On reaching the age of 11, Tim had the choice of going to the local Shene Grammar School or to Emmanuel in Wandsworth. His parents chose the latter because they "thought Emmanuel had slightly higher standards", but Sir Tim now questions this decision.

He said: "In retrospect, I think the social break of going to a school which was a train ride away instead of a walk away was quite a stress and I'm not sure it was merited. It meant that all my friends were based down the road, and I was halfway to the centre of London, which made it very difficult to meet up at weekends. It was quite a social impediment."

However, Tim excelled at school and was already hooked on science. He read physics at Queen's College, Oxford, and began building his own computers.

After graduating in 1976, he worked as a software engineer for various British companies, as well as two spells at CERN, the European Particle Physics Laboratory in Geneva.

He began thinking about making computers more user-friendly and developed a way of linking files so that clicking on a word connected the user to a further page.

The internet, the physical network of cables and computers around the globe, had existed since the late 1960s, but accessing it in those days involved sending a string of incomprehensible text to a distant server.

In 1989 Tim had the idea of making it accessible to ordinary folk, inventing cyberspace as we know it today. The concept was to treat the global network as if it were one giant information space.

He also wrote early browser software which gave the web the look we take for granted today.

Tim coined the name World Wide Web and the www prefix for pages - at the time, his wife reportedly laughed at this, pointing out that the abbreviation has more syllables than the full wording.

The web took a few years to build momentum but when it took off it changed the world of business and leisure forever.

In 1994 he founded the World Wide Web Consortium, based at the Massachusetts Institute of Technology, to maintain standards on the web and work on future developments. He is director of the consortium.

He has written a book about the past, present and future of the global network, entitled Weaving the Web, published in 1999.

However, Sir Tim is said to have made very little money out of his innovation. He has said that he dislikes the baggage of being famous.

He married Nancy Carlson, an American software analyst, in 1990, and they have two children. The family live in Boston.

His knighthood is the latest of dozens of awards and honours conferred on him. He already had an OBE and Time magazine had hailed him as one of the top 20 thinkers of the 20th century.

When the knighthood was announced, Sir Tim told the Press Association: "I'm very honoured, although it still feels strange.

"I feel like quite an ordinary person and so the good news is that it does happen to ordinary people who work on things that happen to work out, like the web.

"Links with Britain are very important to me. You always see Buckingham Palace through the railings. It's about as much of a shock to go through the railings as it is to go through the mirror like Alice in Wonderland."

Discussing the recent controversy about the honours system in general, Sir Tim remarked: "What's interesting about the British system is the way that modern values of democracy and transparency have been connected with ancient tradition, and attempts to keep that tradition and its roots alive.

"It's a good idea to review the process by which you make decisions, but not to change them too dramatically, but incrementally."

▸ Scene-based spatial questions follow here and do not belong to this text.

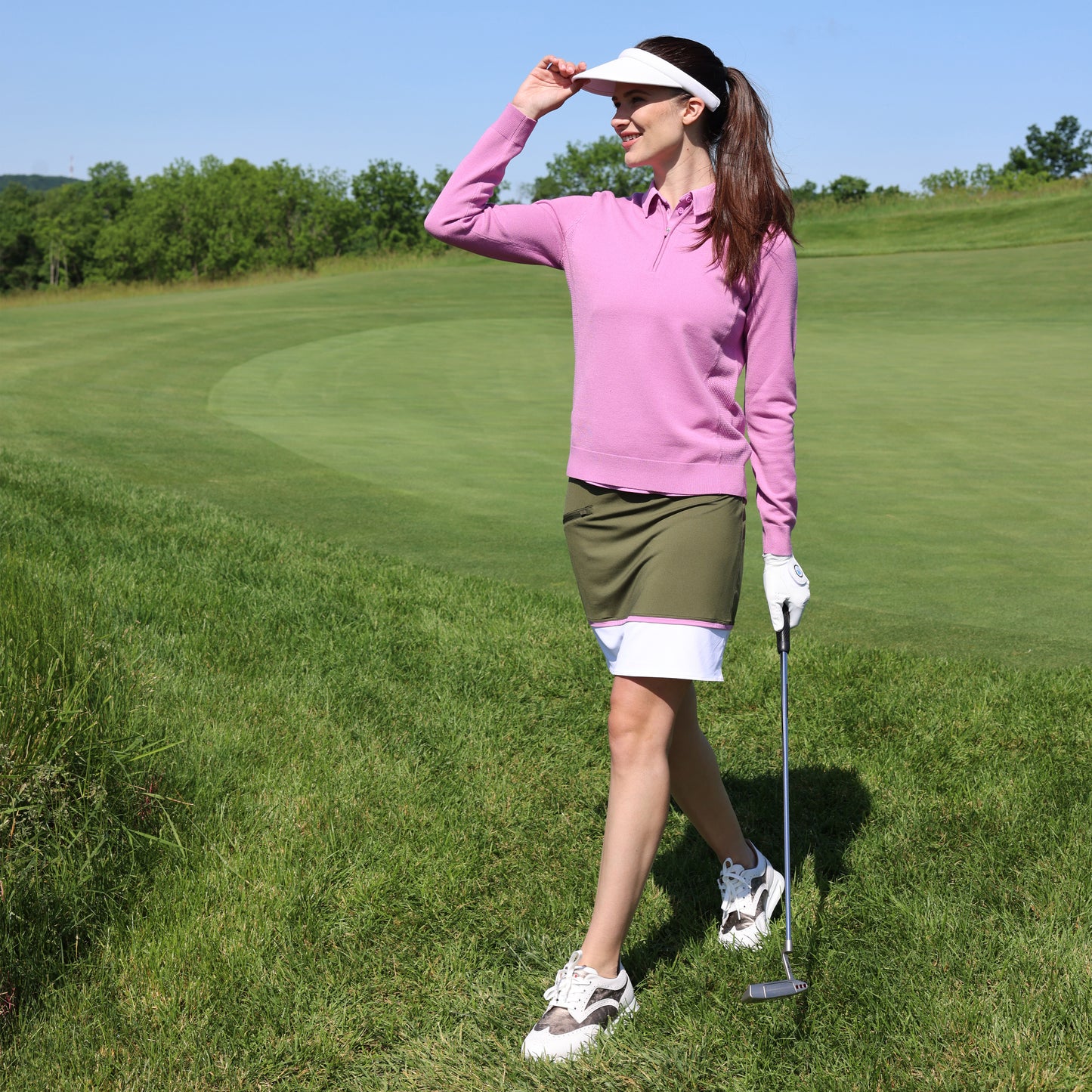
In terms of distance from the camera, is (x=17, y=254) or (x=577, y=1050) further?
(x=17, y=254)

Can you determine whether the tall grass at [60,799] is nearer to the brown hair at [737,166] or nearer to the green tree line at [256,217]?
the brown hair at [737,166]

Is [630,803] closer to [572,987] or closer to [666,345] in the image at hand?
[572,987]

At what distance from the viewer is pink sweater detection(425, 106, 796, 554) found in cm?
282

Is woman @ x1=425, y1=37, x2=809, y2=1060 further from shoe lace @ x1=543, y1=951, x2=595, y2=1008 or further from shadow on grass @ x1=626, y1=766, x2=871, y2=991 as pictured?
shadow on grass @ x1=626, y1=766, x2=871, y2=991

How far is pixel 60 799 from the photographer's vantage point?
319 centimetres

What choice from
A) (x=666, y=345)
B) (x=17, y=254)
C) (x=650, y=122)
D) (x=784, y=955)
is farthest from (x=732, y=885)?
(x=17, y=254)

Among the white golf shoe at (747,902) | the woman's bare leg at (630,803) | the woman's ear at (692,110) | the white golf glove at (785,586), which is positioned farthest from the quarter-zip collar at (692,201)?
the white golf shoe at (747,902)

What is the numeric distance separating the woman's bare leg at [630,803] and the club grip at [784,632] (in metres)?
0.32


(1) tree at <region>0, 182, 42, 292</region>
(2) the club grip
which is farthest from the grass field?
(1) tree at <region>0, 182, 42, 292</region>

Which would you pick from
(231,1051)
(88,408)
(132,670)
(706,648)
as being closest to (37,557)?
(132,670)

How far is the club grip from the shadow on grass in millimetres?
746

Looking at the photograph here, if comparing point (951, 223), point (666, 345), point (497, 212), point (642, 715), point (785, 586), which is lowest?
point (642, 715)

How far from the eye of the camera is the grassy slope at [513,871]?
8.72 feet

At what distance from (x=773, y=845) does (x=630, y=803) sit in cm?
107
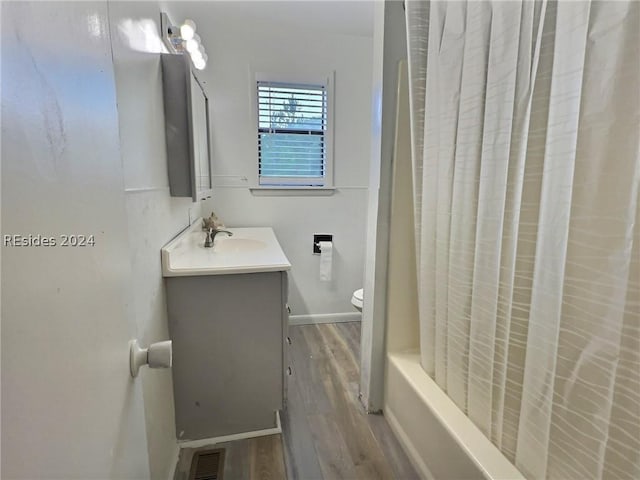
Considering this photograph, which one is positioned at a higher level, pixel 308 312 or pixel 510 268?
pixel 510 268

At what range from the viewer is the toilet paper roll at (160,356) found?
2.21 ft

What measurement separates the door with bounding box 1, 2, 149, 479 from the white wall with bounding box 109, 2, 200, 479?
426 mm

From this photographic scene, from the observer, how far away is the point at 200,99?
6.23ft

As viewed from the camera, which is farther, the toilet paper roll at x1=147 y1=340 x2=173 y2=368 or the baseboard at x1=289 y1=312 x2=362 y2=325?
the baseboard at x1=289 y1=312 x2=362 y2=325

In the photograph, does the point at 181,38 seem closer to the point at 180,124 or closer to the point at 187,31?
the point at 187,31

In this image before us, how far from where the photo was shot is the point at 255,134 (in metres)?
2.70

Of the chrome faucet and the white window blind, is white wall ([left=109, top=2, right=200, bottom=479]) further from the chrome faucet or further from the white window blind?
the white window blind

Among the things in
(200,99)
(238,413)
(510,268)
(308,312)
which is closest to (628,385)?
(510,268)

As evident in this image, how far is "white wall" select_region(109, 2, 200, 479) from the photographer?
101 centimetres

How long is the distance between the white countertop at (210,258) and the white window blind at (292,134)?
0.81 m

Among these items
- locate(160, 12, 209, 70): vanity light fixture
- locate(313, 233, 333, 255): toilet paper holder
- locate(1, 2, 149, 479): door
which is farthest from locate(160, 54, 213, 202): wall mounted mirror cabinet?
locate(313, 233, 333, 255): toilet paper holder

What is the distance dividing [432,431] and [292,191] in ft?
6.55

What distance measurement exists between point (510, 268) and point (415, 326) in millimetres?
841

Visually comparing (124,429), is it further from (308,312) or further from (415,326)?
(308,312)
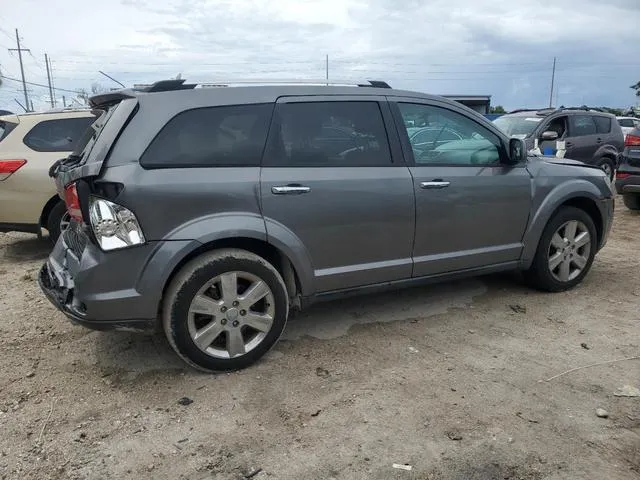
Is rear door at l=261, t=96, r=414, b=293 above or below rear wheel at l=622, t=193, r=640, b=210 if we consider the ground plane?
above

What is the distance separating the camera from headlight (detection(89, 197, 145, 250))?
3068 millimetres

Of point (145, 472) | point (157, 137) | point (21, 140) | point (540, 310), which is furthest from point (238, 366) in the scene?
point (21, 140)

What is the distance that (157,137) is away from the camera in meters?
3.22

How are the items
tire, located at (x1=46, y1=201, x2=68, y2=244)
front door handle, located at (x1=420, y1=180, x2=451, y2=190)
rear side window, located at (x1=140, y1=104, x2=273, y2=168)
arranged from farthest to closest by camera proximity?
tire, located at (x1=46, y1=201, x2=68, y2=244) → front door handle, located at (x1=420, y1=180, x2=451, y2=190) → rear side window, located at (x1=140, y1=104, x2=273, y2=168)

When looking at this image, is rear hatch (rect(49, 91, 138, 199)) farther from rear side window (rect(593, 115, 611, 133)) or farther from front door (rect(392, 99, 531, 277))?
rear side window (rect(593, 115, 611, 133))

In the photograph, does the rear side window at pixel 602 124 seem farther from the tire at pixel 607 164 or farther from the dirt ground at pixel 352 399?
the dirt ground at pixel 352 399

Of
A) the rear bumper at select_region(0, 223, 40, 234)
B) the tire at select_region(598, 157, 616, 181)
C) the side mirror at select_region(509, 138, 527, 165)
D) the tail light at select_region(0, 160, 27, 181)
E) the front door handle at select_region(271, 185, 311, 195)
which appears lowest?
the tire at select_region(598, 157, 616, 181)

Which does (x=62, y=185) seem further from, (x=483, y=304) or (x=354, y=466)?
(x=483, y=304)

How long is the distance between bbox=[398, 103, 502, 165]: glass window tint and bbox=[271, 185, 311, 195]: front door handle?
0.97 m

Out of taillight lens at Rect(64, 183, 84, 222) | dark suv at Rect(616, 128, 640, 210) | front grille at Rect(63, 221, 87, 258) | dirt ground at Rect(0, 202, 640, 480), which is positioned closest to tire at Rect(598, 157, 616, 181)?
dark suv at Rect(616, 128, 640, 210)

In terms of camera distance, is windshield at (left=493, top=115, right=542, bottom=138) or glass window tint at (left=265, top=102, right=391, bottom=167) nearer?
glass window tint at (left=265, top=102, right=391, bottom=167)

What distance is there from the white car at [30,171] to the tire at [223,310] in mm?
3390

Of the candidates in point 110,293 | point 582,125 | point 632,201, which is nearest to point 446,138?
point 110,293

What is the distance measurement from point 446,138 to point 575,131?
8.98m
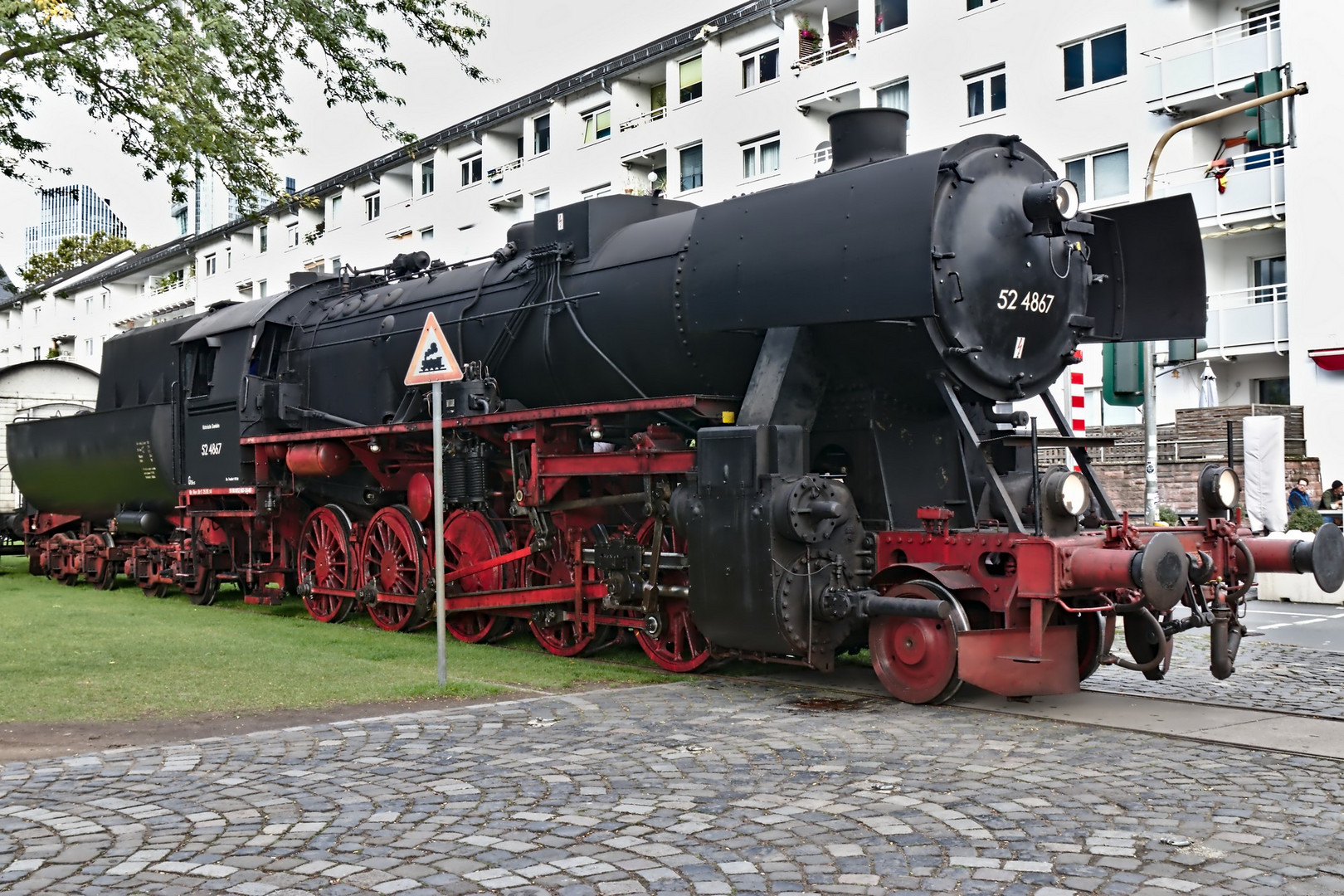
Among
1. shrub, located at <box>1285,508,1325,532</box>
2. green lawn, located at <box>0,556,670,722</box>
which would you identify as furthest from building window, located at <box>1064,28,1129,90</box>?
green lawn, located at <box>0,556,670,722</box>

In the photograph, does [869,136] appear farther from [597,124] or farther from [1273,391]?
[597,124]

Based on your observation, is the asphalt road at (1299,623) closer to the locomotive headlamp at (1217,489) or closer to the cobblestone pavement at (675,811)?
the locomotive headlamp at (1217,489)

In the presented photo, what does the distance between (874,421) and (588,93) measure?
2991 cm

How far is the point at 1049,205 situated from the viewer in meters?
7.82

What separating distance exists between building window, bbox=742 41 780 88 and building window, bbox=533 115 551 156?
26.5 feet

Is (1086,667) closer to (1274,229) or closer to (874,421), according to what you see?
(874,421)

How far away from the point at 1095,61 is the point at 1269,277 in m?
5.52

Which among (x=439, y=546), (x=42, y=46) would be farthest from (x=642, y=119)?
(x=439, y=546)

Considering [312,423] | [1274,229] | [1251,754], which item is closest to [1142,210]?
[1251,754]

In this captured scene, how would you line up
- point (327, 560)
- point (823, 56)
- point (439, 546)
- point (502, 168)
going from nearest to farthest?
point (439, 546), point (327, 560), point (823, 56), point (502, 168)

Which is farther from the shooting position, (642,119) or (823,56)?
(642,119)

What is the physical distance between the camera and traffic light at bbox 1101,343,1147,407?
13.5m

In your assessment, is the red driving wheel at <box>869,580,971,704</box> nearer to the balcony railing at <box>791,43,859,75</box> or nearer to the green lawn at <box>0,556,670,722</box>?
the green lawn at <box>0,556,670,722</box>

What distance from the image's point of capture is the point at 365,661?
9.68 m
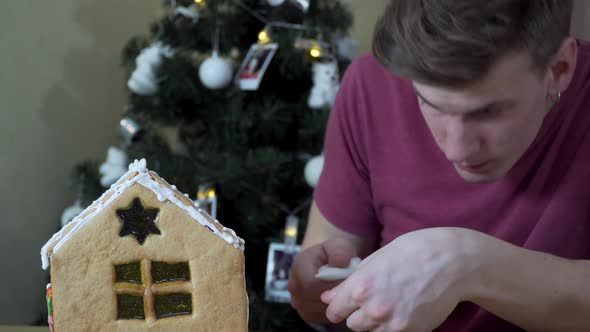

Considering his significant contribution to popularising electronic communications, it is perhaps ironic that he was notified of the knighthood by phone instead of through the internet or email. In contrast, the information for this article was gathered almost entirely by email and the internet.

Sir Tim added that it never occurred to him that his creation could lead to him receiving a knighthood.

He said: "We never really had time to sit back and wonder. So many things could have gone wrong that it might never have taken off, so we just spent all our time explaining how it could work, and persuading people that it would work."